— BEGIN Excerpted passage —
The toolset will evolve, too. We’re embracing whatever we can get our hands on. Some tools will come from big tech companies, others will be indie experiments, and some will be pipelines we cook up ourselves. The only constant is that we’ll share what we learn – the successes, the messy bits and the outright failures – so others can benefit.
What we hope to discover
We’re not looking for a silver bullet. Instead, we’re setting out to answer a few high‑level questions:
- Can AI help a small, artist‑led team deliver cinematic scenes under a strict brief? We want to understand if we can hit the tone, pacing and character of Spirit Racer without compromising quality.
- Where are the limits? Every tool has blind spots. The Liquid Death ad shows you can achieve polish, and we’ll be probing where the tech breaks and figuring out hacks to get around those obstacles.
- How do we stay flexible? If we discover a new AI model that’s better suited for a particular shot, how do we integrate it without derailing our pipeline? The ability to pivot will be crucial.
— END Excerpted passage —
— BEGIN Dataset records —
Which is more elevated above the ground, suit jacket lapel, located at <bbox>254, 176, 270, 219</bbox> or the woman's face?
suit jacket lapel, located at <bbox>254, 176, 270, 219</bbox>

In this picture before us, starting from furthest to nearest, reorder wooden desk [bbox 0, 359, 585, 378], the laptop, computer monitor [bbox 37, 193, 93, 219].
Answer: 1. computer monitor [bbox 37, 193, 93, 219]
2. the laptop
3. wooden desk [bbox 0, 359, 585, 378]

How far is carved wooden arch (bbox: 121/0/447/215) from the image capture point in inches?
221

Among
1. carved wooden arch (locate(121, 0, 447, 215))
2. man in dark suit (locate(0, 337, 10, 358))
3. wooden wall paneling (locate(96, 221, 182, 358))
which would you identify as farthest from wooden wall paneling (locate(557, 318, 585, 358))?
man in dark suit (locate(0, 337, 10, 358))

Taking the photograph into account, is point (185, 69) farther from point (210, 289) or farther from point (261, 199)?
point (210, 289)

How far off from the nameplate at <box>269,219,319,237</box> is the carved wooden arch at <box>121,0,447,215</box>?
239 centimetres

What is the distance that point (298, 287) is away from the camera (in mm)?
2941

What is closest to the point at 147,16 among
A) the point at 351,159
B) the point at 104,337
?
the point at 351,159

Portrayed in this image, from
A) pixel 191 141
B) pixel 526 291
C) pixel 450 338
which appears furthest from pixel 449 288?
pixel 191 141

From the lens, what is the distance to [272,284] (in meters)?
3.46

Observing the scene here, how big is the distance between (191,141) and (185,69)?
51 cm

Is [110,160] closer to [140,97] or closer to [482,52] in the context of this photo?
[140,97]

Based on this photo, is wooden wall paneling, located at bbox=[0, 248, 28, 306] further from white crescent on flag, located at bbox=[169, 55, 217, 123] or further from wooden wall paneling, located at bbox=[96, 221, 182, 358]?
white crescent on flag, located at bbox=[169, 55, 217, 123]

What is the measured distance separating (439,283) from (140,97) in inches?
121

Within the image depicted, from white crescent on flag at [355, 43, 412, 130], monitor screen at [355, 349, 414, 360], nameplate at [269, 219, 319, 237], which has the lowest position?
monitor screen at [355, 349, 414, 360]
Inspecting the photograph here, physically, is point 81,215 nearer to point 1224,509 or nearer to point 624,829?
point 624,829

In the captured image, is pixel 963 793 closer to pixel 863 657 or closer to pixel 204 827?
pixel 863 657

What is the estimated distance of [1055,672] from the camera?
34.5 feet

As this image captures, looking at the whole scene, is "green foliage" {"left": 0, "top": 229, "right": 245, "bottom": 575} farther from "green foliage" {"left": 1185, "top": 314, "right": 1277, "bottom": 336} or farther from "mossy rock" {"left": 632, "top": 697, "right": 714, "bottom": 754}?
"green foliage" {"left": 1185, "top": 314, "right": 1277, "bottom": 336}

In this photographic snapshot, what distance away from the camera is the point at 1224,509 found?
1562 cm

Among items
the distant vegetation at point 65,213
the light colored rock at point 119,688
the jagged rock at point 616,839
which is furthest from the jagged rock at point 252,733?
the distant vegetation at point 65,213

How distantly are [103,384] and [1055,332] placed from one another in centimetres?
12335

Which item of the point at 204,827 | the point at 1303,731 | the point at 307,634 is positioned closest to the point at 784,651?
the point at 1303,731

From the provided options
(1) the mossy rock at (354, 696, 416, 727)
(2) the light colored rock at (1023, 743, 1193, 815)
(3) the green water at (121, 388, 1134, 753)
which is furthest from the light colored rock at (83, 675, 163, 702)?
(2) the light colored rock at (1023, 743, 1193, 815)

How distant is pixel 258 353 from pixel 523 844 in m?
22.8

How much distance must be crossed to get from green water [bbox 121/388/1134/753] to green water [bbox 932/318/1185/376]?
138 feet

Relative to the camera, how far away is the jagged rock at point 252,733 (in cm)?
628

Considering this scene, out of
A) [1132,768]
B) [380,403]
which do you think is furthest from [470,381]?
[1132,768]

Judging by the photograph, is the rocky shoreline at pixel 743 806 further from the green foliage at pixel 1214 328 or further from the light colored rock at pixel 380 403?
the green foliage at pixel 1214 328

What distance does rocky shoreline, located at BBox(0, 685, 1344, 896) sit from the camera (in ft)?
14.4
— END Dataset records —
Carry on the text about using AI tools to make scenes for Spirit Racer, starting right after its last sentence. The material comes from a separate source and has no connection to the text.

Join us for the ride
Because we’re charting unknown territory, we don’t have a roadmap yet. That’s intentional. The fun lies in exploration: testing, failing, learning and iterating. We’ll post updates as we experiment with different techniques, share how we built a particular shot, and highlight industry developments that inspire us. If you’re curious about AI filmmaking, you’ll get a front‑row seat to our discoveries. If you’re a client or collaborator, you’ll see that we approach new tech with honesty and a sense of adventure. If you’re a fellow artist, we’d love to hear about your own experiments.
Stories like Spirit Racer deserve to be told in ways that match their scale and imagination. We believe AI can help small teams reach for the epic without losing their indie soul. As Aleja races through realms to save her world, we’re racing to understand where technology fits in the creative process. Let’s see where this journey takes us.